Grass carp with “hard” meat (locally known as crisped grass carp) is very popular in southern China. This characteristic is achieved by feeding the fish on horsebean (Vicia faba Linn) about one month before harvesting that results in increased levels of body protein, ash, Fe, K and decreased levels of fat, Na and Zn (Kuang et al., 2004b).

Feed additives

Amino acids, particularly coated lysine, are often added into the diet to improve growth performance (Liu et al., 1999). Vitamin C at 150–300 mg polyphosphate ascorbic acid/kg diet improves growth and feed utilization (Wen and Liao, 1996; Shi et al., 2001; Lin et al., 2003).

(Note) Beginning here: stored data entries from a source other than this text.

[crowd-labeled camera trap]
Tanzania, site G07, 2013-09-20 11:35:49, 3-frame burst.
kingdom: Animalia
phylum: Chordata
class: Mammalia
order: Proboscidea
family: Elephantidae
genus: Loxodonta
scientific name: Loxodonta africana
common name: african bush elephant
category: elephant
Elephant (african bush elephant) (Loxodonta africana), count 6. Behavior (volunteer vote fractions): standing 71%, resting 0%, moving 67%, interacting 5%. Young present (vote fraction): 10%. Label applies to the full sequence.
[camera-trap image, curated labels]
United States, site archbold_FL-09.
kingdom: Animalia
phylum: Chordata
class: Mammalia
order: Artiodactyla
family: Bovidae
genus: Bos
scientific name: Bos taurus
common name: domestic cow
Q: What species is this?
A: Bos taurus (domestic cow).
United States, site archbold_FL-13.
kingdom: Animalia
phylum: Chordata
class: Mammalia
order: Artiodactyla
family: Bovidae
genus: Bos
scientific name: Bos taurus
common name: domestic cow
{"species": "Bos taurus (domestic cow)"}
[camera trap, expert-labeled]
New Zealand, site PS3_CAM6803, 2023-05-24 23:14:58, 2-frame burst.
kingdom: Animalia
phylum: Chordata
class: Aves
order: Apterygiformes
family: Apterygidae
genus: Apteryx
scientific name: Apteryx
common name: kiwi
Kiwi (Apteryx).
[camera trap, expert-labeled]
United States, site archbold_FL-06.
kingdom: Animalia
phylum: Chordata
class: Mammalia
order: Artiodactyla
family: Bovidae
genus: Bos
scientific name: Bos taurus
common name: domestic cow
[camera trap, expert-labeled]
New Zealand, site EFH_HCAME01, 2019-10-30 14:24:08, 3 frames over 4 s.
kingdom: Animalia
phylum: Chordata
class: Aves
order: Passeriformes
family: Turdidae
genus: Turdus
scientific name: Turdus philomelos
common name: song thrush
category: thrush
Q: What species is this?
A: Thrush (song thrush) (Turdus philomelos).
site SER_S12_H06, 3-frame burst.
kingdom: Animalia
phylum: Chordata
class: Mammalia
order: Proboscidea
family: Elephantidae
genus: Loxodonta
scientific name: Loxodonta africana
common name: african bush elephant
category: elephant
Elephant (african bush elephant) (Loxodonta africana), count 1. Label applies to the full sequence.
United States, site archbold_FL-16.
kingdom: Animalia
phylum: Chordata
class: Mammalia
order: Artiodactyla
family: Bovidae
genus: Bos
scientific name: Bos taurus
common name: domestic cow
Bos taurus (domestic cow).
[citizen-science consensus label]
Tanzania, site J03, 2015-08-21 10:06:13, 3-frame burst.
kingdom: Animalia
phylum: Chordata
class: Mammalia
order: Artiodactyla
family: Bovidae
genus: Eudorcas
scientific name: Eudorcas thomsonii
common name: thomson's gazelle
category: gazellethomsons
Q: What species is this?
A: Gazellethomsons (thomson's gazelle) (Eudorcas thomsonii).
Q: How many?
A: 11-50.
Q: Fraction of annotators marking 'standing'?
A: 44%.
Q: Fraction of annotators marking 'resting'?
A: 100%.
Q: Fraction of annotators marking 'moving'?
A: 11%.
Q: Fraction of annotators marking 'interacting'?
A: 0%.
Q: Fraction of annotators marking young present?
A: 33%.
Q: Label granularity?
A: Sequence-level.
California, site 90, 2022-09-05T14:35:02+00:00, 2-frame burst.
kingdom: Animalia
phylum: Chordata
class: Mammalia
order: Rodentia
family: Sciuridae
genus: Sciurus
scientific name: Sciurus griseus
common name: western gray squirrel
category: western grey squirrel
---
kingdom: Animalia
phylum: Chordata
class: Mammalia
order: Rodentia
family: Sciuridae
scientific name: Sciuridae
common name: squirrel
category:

Fragment peptides from shrimp waste have also been reported to increase growth, feed utilization and protein retention in grass carp (Feng and Liu, 2005). Chinese medicines are often added as a prophylaxis. For example, addition of 0.5 percent Pulsatilla chinensis to the diet has been found to increase the immune response of grass carp (Tao et al., 2007). Supplementary dietary taurine, at 600mg/kg diet, increases fish growth and protein efficiency ratio, while the inclusion of beta-glucanases (500 IU/kg diet) increases digestibility, somatic growth and decreases FCR (Gao et al., 2006b). Feeding attractants, particularly plant extracts from Potamogeton crispus and Sesamum indicum, are incorporated into commercial pellets to reduce feed waste. Extracts of Lactuca sativa and Heleocharis dulcis are also used as attractants but these are not as efficient as Potamogeton crispus and Sesamum indicum. Extracts of animal origin, particularly grass carp extract as well as extracts from Hemiculter leucisculus, Anodonta sp., Branchiura sp. and Cipangopaludina chinensis also show good attractant properties (Chen et al., 1996). Probiotics may also be used to increase growth and to increase resistance to low dissolved oxygen levels (Xiang et al., 1995). Dietary photosynthetic bacteria have also been shown to increase grass carp growth rate under pond culture conditions (Zhang et al., 1996; Lin, 2001; Chen and Zhang, 2005; Zhang et al., 2007).